Voici pourquoi le virus peut provenir d’un laboratoire de Wuhan : entretien avec la microbiologiste Rossana Segreto

Dans le climat d'autocensure scientifique et médiatique qui accompagnait la recherche des origines du SRAS-Cov2, le coronavirus de Wuhan jusqu'à il y a quelques semaines, on doit à un petit groupe d'enquêteurs du web la mosaïque complexe d'informations alternatives à la version officielle qui a permis de rallumer les phares de l' Institut de virologie de Wuhan (WIV). Depuis un an et demi, une vingtaine de jeunes de nationalités différentes collectent, déchiffrent, partagent et commentent en ligne une quantité impressionnante de documents autrement destinés à l'oubli et à l'indifférence, contribuant de manière décisive au débat scientifique sur la possible fuite du virus de un laboratoire chinois. Réunis sous l'acronyme DRASTIC ( Decentralized Radical Autonomous Search Team Investigating COVID-19 ), le magazine Newsweek leur a récemment consacré un long reportage . C'est grâce à ce patient travail de recherche et à l'espace conséquent de débat public qui en a résulté que l'on dispose aujourd'hui, par exemple, d'informations fondamentales concernant le précurseur le plus immédiat du SARS-CoV2, ce RaTG13 dont il a caché l'existence le Dr Shi Zhengli. pendant sept ans (nous en avons parlé dans la reconstitution publiée le 3 juin dernier).

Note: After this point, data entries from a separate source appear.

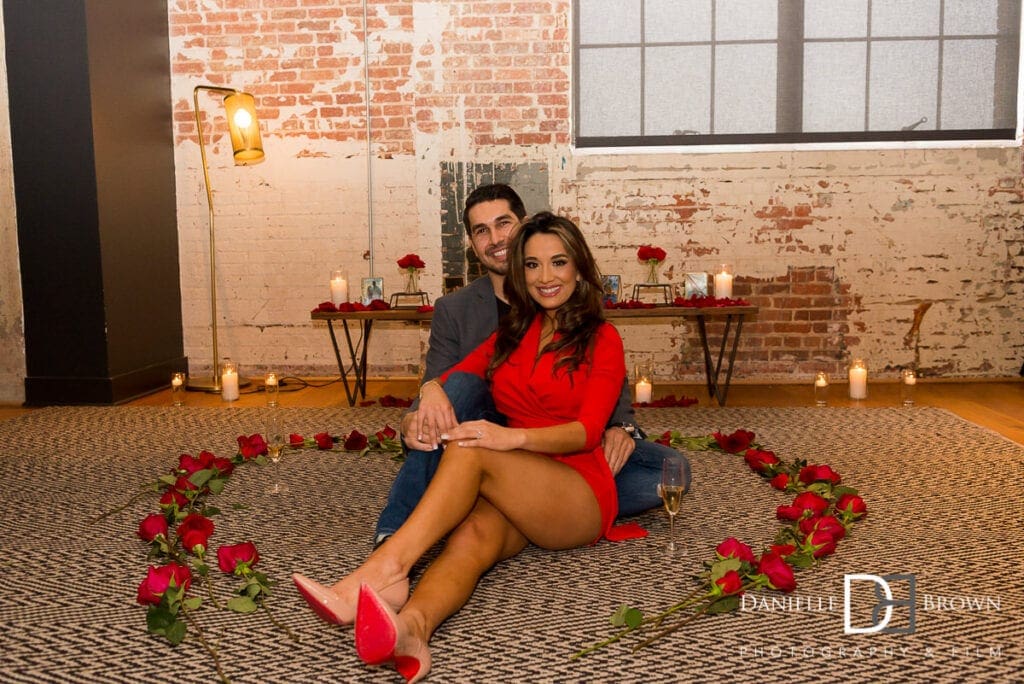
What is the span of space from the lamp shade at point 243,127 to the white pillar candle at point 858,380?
11.9 feet

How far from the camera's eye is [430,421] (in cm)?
231

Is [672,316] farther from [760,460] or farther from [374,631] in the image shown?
[374,631]

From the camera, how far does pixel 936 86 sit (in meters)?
5.61

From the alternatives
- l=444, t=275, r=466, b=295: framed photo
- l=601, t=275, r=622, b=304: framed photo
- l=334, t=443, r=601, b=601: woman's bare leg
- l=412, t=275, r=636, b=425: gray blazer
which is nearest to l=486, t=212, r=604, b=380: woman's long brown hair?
l=334, t=443, r=601, b=601: woman's bare leg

En particulier, les investigations de DRASTIC ont permis de relier directement le virus RaTG13 à la mort de trois hommes qui avaient travaillé dans la mine de Mojiang (2012) et de démentir les propos de Peter Daszak (proche collaborateur et financier du WIV), selon dont les Chinois ils n'avaient jamais effectué d'expériences sur cet agent pathogène et d'autres similaires depuis 2013 lorsque la pandémie a éclaté. Deux étapes fondamentales de la chaîne qui ont conduit au SRAS-Cov2 à partir des échantillons de coronavirus de chauve-souris.

Progressivement, les compétences de spécialistes et de chercheurs se sont ajoutées au groupe de détectives volontaires : parmi eux le Canadien Yuri Deigin et l'Italienne Rossana Segreto, auteurs d'une importante étude dans laquelle ils formulent une hypothèse concrète sur l'origine en laboratoire du SARS-CoV2 comme résultant de la combinaison d'un virus similaire à RaTG13 avec la séquence RBD d'un coronavirus isolé dans des pangolins. Spécialisée en biologie et biotechnologie à l'Université de Turin, Rossana Segreto a mené son activité de recherche entre la Norvège et l'Université d'Innsbruck, portant notamment sur la phylogénie moléculaire et la manipulation génétique des champignons. Il a accepté de répondre aux questions d' Atlantico Quotidiano .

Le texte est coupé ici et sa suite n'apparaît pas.